Dar acesso às crianças que ainda não se encontram na escola ou foram excluídas dela é um imperativo ético. E a bolsa-escola, que tem como objetivo oferecer a garantia de levar a criança à escola, é um incentivo social, uma remuneração que mobiliza as famílias pobres, especialmente as mães, como uma espécie de fiscais da assiduidade dos próprios filhos, e ao mesmo tempo assegura uma renda para garantir sua subsistência. Mantida essa assiduidade até o final do segundo grau, elimina-se o risco de seus filhos continuarem na extrema pobreza, reduzindo praticamente a zero a probabilidade de caírem na exclusão social quando adultos.

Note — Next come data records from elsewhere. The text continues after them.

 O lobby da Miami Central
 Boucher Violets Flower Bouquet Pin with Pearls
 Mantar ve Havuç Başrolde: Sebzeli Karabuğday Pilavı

Como investimento preventivo, o programa pode ajudar a evitar que novas e onerosas Febens sejam criadas, contribuindo para a redução de gastos do poder público e evitando punir ainda mais crianças e jovens em situação de risco. Além disso, como estratégia de sobrevivência da família, permitindo a compra de alimentos, ajuda a melhorar a qualidade de alimentação e ativa o comércio local, o que deixa clara a sua amplitude como política pública.

É nesse contexto que a bolsa-escola é inovadora. É um programa que não pretende apenas aumentar a renda de famílias excluídas, mas que suas crianças estejam na escola e se preparem para o futuro com maiores chances de ascensão social.

É por isso que México, Equador e Brasil adotaram o programa. Talvez seja por isso que o secretário Geral da ONU, Kofi Annan, no Fórum Educação para Todos, em Dacar, em 2000, afirmou que o Bolsa-Escola deveria ser copiado em outras partes do mundo. Ou também por isso que Bill Clinton, no dia 26 de janeiro deste ano, no jornal inglês The Guardian, elogia o programa. E mais: Unicef, Unesco e OIT realizam avaliações que têm resultados extremamente positivos e apóiam a implantação do programa pelo mundo afora.

O Brasil, infelizmente, ainda é um país onde a bolsa-escola é necessária, assim como as bolsas de pós-graduação. Não podemos ficar esperando o bolo crescer, pela direita, ou a chegada do socialismo, pela esquerda, para atacarmos a pobreza do presente. Ficar preocupado com a autoria da idéia que gerou a bolsa-escola é desviar a discussão do que ela tem de mais importante: o papel protagônico da educação das crianças pobres na estratégia de combate à exclusão social e no rompimento do círculo geracional da pobreza. Tenho certeza de que a história se encarregará de esclarecer quem foi o pai da idéia.